Text passage:
● ● ●

In the affidavit filed in support of the applicants' contempt motion, the first applicant deposed that, since the making of the orders by Duggan J, he had observed the site on a daily basis ([12]). As to the Northern Slab, the first applicant deposed: that, at the time of swearing his affidavit (i.e., 12 April 2023), he had observed that the Northern Slab had not been demolished; that it remained in the same state it was in on 30 September 2022 and no work had occurred to remove it; and that on 31 March 2023 he observed that soil and debris were placed on top of the Northern Slab (see at [13]-[15]). As to the Southern Slab, the first applicant deposed: that, as at the date of swearing the affidavit, the Southern Slab remained partially in situ and a large rectangular part of it had not been demolished; that concrete had been removed from a portion of the Southern Slab; and that on 20 March 2023 he overheard a conversation between two of the workers on the site in which one asked "[w]hat do we have to do here? Demolish the whole slab" and the other responded to the effect "[n]o, we only have to take away the portion over the rock. The owner wants to put grass over the rest" (see at [16]). The first applicant deposed that on 31 March 2023 he observed that soil and gravel was placed on the remaining rectangular portion of the Southern Slab which had not been removed ([18]).
Exhibited to the first applicant's affidavit were various photographs taken by him on 21 March and 31 March 2023, obviously taken from outside the Property, which the applicants say show that parts of the slabs remained not demolished after the date by which demolition was ordered. The applicants say that the photographs also show the presence of screens erected on the first respondent's land as well as topsoil, building rubble and debris which obscures visibility of the slabs from adjacent properties.

● ● ●

Given records:

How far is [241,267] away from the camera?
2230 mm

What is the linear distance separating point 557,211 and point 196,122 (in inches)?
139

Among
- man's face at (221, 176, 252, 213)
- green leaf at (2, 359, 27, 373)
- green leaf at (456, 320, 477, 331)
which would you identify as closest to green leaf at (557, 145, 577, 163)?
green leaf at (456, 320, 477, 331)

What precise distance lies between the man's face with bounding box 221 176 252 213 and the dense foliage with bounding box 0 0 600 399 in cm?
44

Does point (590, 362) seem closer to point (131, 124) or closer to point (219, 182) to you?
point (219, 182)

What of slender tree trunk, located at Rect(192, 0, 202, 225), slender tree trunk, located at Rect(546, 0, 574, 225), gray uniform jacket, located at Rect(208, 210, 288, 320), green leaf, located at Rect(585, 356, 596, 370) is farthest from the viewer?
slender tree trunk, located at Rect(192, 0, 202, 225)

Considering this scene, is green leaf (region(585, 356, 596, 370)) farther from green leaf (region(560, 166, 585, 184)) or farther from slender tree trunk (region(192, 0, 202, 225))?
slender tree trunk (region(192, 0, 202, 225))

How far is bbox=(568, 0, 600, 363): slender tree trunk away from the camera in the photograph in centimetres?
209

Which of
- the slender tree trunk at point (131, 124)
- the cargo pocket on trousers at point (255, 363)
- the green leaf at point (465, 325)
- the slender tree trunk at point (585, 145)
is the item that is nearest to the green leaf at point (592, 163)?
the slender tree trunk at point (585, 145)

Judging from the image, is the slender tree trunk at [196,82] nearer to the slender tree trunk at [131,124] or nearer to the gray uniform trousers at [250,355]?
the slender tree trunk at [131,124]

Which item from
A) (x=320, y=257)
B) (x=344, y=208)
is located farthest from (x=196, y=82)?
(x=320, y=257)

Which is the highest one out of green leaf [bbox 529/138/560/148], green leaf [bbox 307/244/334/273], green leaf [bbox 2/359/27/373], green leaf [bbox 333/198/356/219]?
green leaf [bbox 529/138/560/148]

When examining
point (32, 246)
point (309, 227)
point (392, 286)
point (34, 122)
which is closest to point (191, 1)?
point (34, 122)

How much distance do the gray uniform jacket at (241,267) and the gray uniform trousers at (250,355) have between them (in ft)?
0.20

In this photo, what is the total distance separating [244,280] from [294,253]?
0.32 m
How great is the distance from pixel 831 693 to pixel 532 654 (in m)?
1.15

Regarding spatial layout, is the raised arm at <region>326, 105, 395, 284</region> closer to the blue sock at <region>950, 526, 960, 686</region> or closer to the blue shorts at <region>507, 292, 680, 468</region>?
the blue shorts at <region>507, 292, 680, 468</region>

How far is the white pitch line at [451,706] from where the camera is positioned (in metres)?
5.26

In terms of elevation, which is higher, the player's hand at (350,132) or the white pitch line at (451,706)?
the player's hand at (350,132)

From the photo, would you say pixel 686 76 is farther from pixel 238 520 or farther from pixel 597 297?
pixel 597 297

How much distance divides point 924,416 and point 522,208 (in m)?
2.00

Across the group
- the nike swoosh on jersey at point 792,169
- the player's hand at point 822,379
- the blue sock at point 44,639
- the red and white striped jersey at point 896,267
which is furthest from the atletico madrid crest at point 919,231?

● ● ●

To be done:
In the passage on the contempt motion, on what date did the first applicant see soil and debris placed on top of the Northern Slab?

Answer to the exercise:
31 March 2023